İktidarın Türkiye'yi ABD'ye esir ettiğini ileri süren Ağbaba, şöyle konuştu:

"Bunlar bu ülkeyi rezil kepaze ettiler, bunlar bu ülkeyi 28 yaşında bir tane zibidinin, alçağın, çakalın  iradesine teslim ettiler. Türkiye'yi ABD ye esir ettiler. Bu çakal eş başbakan Rıza Zarraf. Bakanların maaşını Rıza Zarraf veriyor. Utanmadan 2 metre boyundaki insan kılıklılar Rıza Zarraf'a plaket veriyorlardı. Uğruna şehitler verdiğimiz Türk Bayrağı'nı A Haber'de o hırsızın arkasında fon yaptılar. A Haber her gün CHP’yi karalayan, kimsenin izlemediği, gelmiş geçmiş en büyük yalanı söyleyen yayın kurumu. Rıza Zarraf’la ilgili bişey söylemiyorlar, söyleyemezler. Çünkü hepsinin kuyruğu birbirine bağlı. Çünkü oradan besleniyorlar. O’na eşi de Ebru Gündeş’i de bunlar buldu, çöpçatanlığı da bunlar yaptı. Bunlar para için her şeyi yaparlar.

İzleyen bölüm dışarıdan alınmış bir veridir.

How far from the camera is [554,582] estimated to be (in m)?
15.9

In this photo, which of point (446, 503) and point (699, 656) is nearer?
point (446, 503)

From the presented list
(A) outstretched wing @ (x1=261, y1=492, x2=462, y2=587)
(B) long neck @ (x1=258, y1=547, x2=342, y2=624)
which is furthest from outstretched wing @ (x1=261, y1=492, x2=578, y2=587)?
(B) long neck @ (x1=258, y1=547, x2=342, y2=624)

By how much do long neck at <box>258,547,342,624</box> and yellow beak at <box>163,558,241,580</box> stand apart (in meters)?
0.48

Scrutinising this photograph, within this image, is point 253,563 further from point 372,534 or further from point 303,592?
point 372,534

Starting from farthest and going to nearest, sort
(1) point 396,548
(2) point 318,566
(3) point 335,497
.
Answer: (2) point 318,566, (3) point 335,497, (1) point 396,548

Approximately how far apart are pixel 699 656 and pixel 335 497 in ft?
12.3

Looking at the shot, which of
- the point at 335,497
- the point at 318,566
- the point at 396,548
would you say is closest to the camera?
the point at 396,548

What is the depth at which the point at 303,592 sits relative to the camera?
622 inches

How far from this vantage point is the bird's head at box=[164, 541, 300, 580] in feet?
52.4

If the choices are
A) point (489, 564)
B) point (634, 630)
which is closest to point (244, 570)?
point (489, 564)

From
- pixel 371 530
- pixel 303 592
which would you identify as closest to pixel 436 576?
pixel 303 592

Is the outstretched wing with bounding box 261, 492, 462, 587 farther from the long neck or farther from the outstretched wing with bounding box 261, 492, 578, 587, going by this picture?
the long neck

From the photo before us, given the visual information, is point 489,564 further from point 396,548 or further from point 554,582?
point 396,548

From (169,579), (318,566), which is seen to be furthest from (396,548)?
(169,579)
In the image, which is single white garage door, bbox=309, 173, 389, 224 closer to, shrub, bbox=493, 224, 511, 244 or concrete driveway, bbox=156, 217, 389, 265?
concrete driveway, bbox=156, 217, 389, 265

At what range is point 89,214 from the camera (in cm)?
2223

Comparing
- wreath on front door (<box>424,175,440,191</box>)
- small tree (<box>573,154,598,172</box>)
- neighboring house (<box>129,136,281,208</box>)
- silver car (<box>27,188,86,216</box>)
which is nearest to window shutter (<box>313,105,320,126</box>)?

Bundan birkaç yıl önce Türkiye’de resmi yas ilan edildi, bayraklar yarıya indirildi.  98 yaşındaki Suudi Arabistan Kralı için.. O tarihlerde Iğdır’da 11 tane polis öldü, bayrağı yarıya indirmediler. Anıtkabir’i ben ziyaret etmem dedi. Etme tabi sen gelirsen o yüce makam kirlenir. Suudi Arabistan’da Türk malı yazan, Türk Bayrağı olan hiçbir ürün Suudi Arabistan’a giremez diyor. Peki bizim reis laf söylüyor mu buna…Herkes hakkında konuşur. Veli Ağbaba hakkında konuşur, Kemal Kılıçdaroğlu hakkında konuşur, Ey Almanya, Ey Hollanda der, Libya’ya karışır, Suriye’ye karışır, Suudi Arabistan’a bir şey demez. Bu adamlar, Suudi Kralı Türkiye’ye geldiği zaman otel odasında gidip eteğini öpüyorlardı. Türkiye’nin gelmiş olduğu iktidar bu. Kim ki ülkesine laf söyleyen ülkeye laf söylemiyorsa onlara lanet olsun. Yakında Suudi Arabistan Türk hacılarını oraya kabul etmezse hiç şaşırmam.Türkiye’nin durumu bu."

"Türkiye'de her şey çok güzel olacak"

"2023'te Çankaya Köşkü’nde Mustafa Kemal Atatürk’ün ilkelerine inanan  bir arkadaşımızı oraya oturtacağız" diyen Ağbaba,"Yandaş medyayı hiç izlemeyin  Türkiye’de her şey çok güzel olacak. Seçim ne zaman yapılırsa yapılsın, o saraydaki Recep Tayyip Erdoğan’ı oradan indireceğiz. 2023'te tekrar Çankaya Köşkü’nde Mustafa Kemal Atatürk’ün ilkelerine inanan  bir arkadaşımızı oraya oturtacağız. Hiç kuşku duymayın başımızda Kemal Kılıçdaroğlu gibi biri var. 

CHP Genel Başkan Yardımcısı Veli Ağbaba'nın açıklamasının ardından toplantı basına kapalı gerçekleştirildi.